Anse Quitor and Francois Leguat Tortoise Park

By Kim Lengel, Vice President of Conservation and Education

Thursday was another full day. We wanted to take maximum advantage of our short time on Rodrigues.  Today we are visiting Anse Quitor and Francois Leguat Tortoise Park.  Anse Quitor is the other nature reserve on Rodrigues.  It is in very different habitat than Grande Montagne.  It’s situated near the airport on the “coral plain” - an area of old coral reef that through geologic history has become raised and is now land.  It is dryer and hotter here than the main part of the island which is an extinct volcano.  Andrea and her team are also removing invasive plants and reforesting Anse Quitor. This site is more challenging, in some ways, than Grand Montagne.  While it’s generally easier to access – no cliff faces to deal with – because it’s so dry and because wandering domestic animals are more of a problem, reforestation is slower going here.  This area is probably where many of Rodrigues’ giant tortoises lived and many of the endemic plants show co-evolutionary traits.  The lower leaves on the plants – where they would have been browsed on by giant tortoises – are much smaller and underdeveloped so that they attracted little attention from the grazing reptiles.   Beyond the reach of tortoise mouths, the leaves  are full and green. 
 
Speaking of tortoises, that’s where we were headed next – a private tortoise park.  The park is home to A LOT of tortoises – giant Aldabra tortoises, radiated tortoises, and others. The habitat and perfect for tortoises and they are thriving - reproducing successfully.  Forestry and MWF are monitoring this success closely with thoughts of eventually introducing a species of giant tortoise to part of Rodrigues.  On Mauritius, this has already been done with good success on one of the coastal island nature reserves that used to be home to its own endemic species of giant tortoise.
 
On our way back to Pt. Mathurin from the eastern side of the island, we stopped at the airport to pick up Vikash Tatayah, head of Conservation for MWF, and an accompanying French film crew here to film the wildlife of Rodrigues – particularly the bats.  Vikash started with MWF when he was a student and completed his Ph.D. while working fulltime at MWF.  No small accomplishment! As a result of his tenure and academic background, Vikash is the expert on the flora and fauna of Rodrigues and Mauritius. And equally important for us, he is also well known by government officials in Mauritius’ National Parks and Conservation Service and Rodrigues’ Commission for the Environment.  Vikash was crucial to connecting us with the right people to talk to in order to get permission to and permits to export bats and spiders.
 
After a nice lunch with some of the staff from MWF, two of which – Sweety and Harel – I knew from my previous visit to Rodrigues in 2002 – we left to visit an old friend from my first trip to Rodrigues – Richard Payendee.
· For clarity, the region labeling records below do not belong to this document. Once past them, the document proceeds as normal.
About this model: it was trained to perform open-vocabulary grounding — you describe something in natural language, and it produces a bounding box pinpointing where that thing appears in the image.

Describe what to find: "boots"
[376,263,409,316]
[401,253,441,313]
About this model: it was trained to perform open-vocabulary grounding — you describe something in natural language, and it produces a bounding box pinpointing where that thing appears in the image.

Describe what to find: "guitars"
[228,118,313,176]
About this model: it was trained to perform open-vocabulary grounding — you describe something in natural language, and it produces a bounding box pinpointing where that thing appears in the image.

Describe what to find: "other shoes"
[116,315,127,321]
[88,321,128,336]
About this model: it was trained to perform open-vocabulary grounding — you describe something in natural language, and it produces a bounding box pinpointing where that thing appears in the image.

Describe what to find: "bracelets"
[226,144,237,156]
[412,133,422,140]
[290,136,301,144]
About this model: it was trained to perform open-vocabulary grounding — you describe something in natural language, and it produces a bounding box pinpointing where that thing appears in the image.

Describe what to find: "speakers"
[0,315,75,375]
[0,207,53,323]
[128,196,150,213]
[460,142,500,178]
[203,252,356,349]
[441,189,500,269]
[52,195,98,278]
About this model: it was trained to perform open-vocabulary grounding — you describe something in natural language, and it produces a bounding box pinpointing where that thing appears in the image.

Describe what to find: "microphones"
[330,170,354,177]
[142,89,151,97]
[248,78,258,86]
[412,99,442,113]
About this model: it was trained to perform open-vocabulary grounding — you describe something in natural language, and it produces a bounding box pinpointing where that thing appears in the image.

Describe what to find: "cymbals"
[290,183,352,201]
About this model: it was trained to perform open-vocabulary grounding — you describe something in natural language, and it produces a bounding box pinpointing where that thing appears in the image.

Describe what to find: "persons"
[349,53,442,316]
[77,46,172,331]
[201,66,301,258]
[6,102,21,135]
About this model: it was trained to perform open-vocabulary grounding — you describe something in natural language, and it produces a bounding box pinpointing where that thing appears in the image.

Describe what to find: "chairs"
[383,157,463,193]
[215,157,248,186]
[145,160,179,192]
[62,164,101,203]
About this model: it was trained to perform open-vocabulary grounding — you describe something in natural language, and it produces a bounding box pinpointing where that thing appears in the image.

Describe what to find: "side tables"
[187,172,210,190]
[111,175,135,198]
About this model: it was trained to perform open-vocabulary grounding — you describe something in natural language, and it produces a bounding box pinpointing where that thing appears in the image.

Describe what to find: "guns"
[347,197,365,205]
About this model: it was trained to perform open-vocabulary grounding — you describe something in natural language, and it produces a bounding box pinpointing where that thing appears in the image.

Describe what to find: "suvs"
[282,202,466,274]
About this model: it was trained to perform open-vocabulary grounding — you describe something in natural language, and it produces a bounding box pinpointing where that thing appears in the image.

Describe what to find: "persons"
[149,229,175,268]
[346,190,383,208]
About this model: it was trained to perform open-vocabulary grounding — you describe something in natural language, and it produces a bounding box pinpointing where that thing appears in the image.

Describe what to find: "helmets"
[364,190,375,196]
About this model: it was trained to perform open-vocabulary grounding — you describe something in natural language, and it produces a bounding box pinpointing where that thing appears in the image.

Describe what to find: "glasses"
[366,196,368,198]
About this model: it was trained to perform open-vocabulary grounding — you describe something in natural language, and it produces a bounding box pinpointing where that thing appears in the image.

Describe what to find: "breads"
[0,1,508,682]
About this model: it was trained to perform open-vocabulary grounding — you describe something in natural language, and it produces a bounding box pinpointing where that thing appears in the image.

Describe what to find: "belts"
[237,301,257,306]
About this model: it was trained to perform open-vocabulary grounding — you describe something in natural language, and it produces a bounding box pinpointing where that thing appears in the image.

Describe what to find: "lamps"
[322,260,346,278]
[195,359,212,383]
When I lived on Rodrigues in 1995, Richard was the sole representative of MWF on the island.  Almost 20 years later, he has been elected as Commissioner of the Environment – the top environmental position on Rodrigues.  He was all decked out in business dress and sitting in an official office but to me he was still the same Richard who befriended and helped me so much in 1995.  It was great to visit with him.
 
We then headed to see bats!! Finally. We’d been on Rodrigues for two days and while I’d seen many bats flying at a distance and heard them in the garden of our guest house, I was itching to get up close with them. Andrea took us to a huge roost in the valley of Acacia. We took a 4X4 truck up a steep track until we found a place where we could view into the valley below. It was teeming with bats and because it was approaching dusk, they were becoming increasingly active – flying in and out of the trees and even right over our heads as they headed out to forage for the night.  Tim and I were entranced. After years of working with these bats in the Zoo, it is absolutely stunning to see them flying around at such close proximity. I was once again awestruck by how many bats there are now!  This species has made a great comeback.  Finally, as it got really dark, we had to abandon our bat-watching and return to our guest house for our last night.  We have a morning flight tomorrow.

Track heading up to the bat roost in the Acacia valley.
Track heading up to the bat roost in the Acacia valley.
Rodrigues fruit bats in the one of the many roost trees in the Acacia valley.
Rodrigues fruit bats in the one of the many roost trees in the Acacia valley.
Rodrigues fruit bat leaving roost for a night of foraging.
Rodrigues fruit bat leaving roost for a night of foraging.

10/02/2013 : Back in the States

It’s 6:30 a.m. New York time and we’re here. Our job now is to get back to the Zoo as quickly as possible.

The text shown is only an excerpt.